<<<<

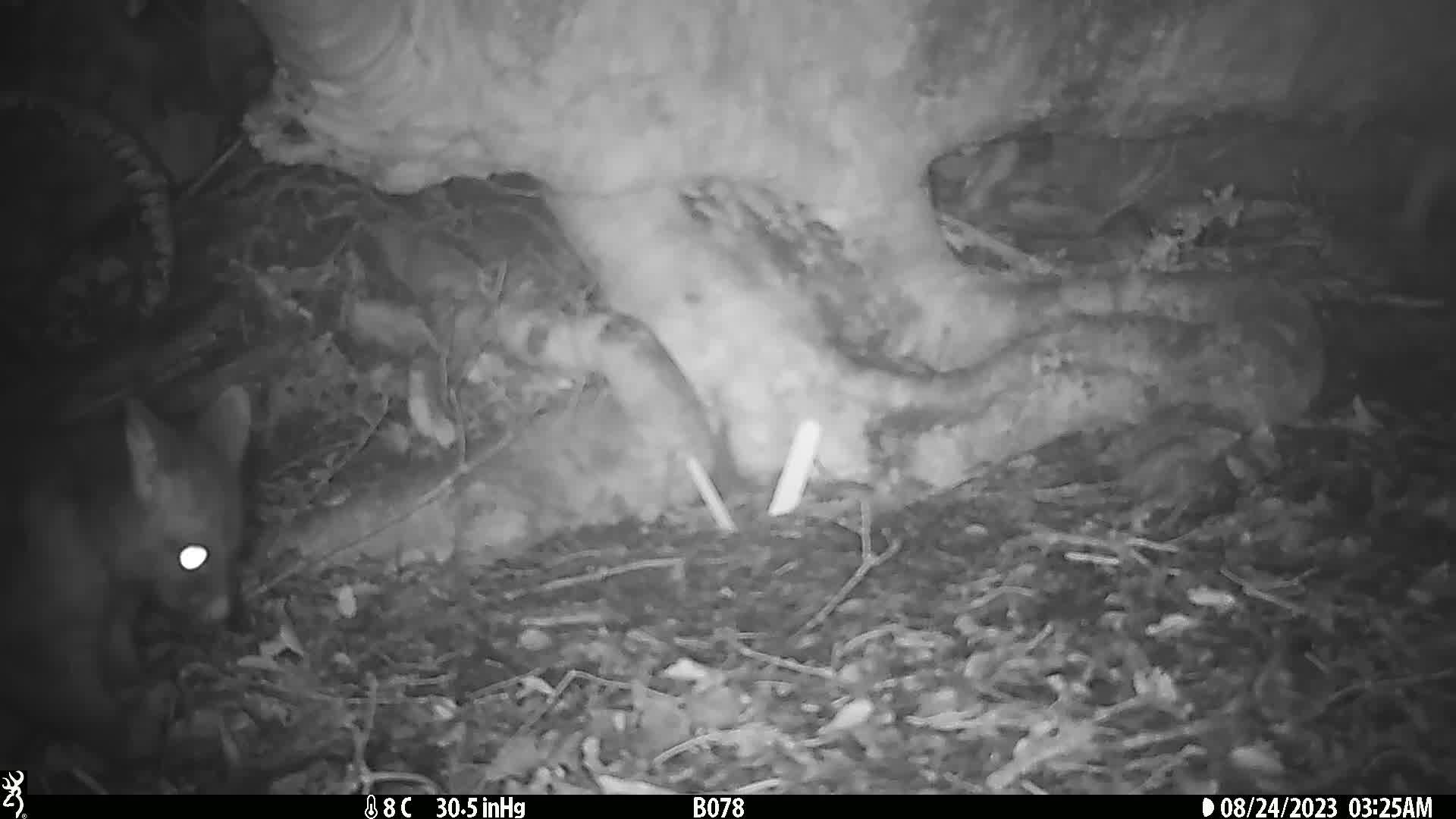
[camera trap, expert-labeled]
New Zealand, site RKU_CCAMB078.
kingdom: Animalia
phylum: Chordata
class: Mammalia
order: Diprotodontia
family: Phalangeridae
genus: Trichosurus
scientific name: Trichosurus vulpecula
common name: common brushtail possum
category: possum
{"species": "possum (common brushtail possum) (Trichosurus vulpecula)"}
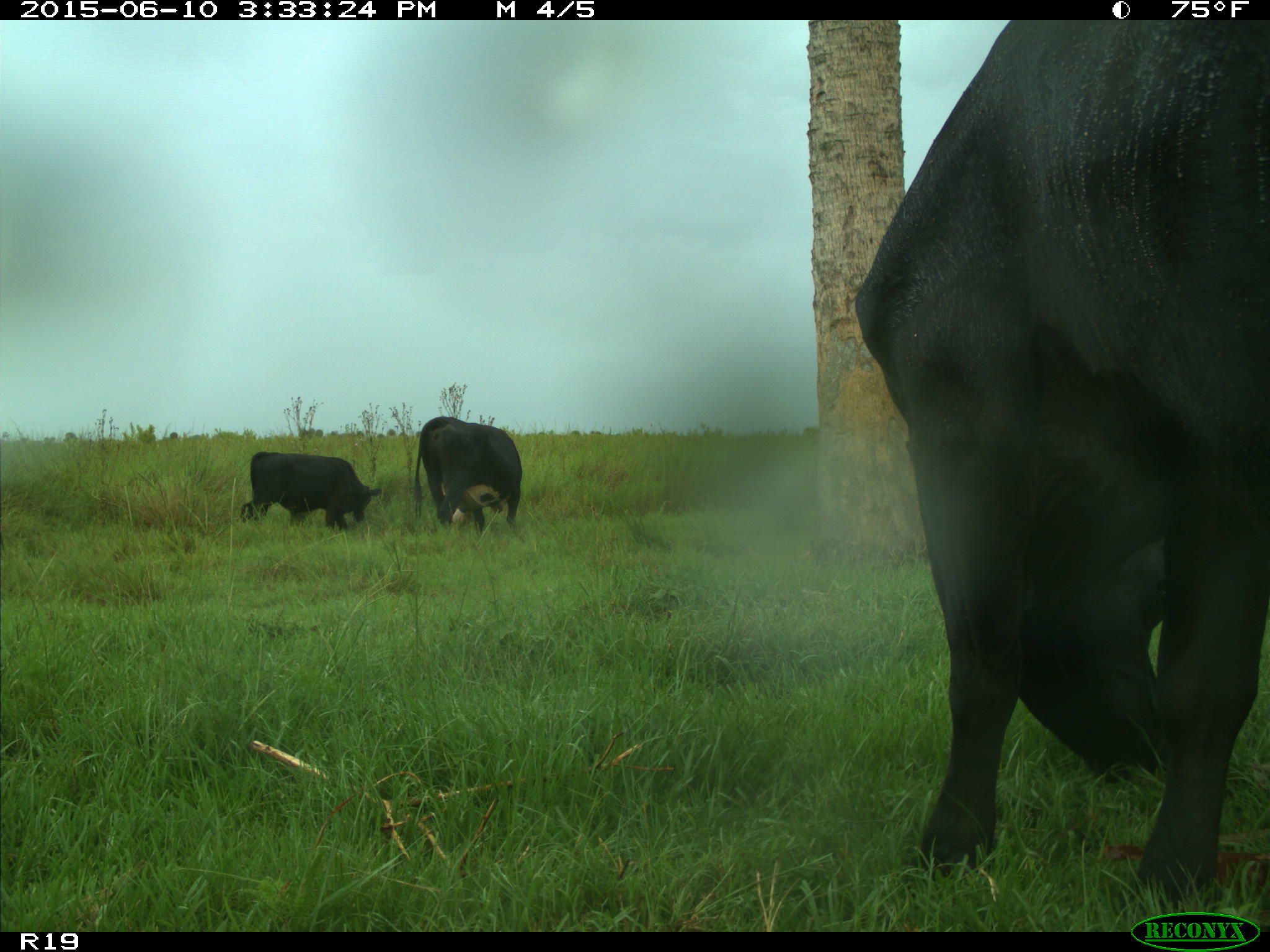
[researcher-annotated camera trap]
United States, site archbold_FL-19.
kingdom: Animalia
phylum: Chordata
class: Mammalia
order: Artiodactyla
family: Bovidae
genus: Bos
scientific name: Bos taurus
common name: domestic cow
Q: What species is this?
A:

>>>>

Assignment >> The required output is the lines from the one holding "[researcher-annotated camera trap]" through the last line of the entries above, copied exactly.

Answer below >>
[researcher-annotated camera trap]
United States, site archbold_FL-19.
kingdom: Animalia
phylum: Chordata
class: Mammalia
order: Artiodactyla
family: Bovidae
genus: Bos
scientific name: Bos taurus
common name: domestic cow
Q: What species is this?
A:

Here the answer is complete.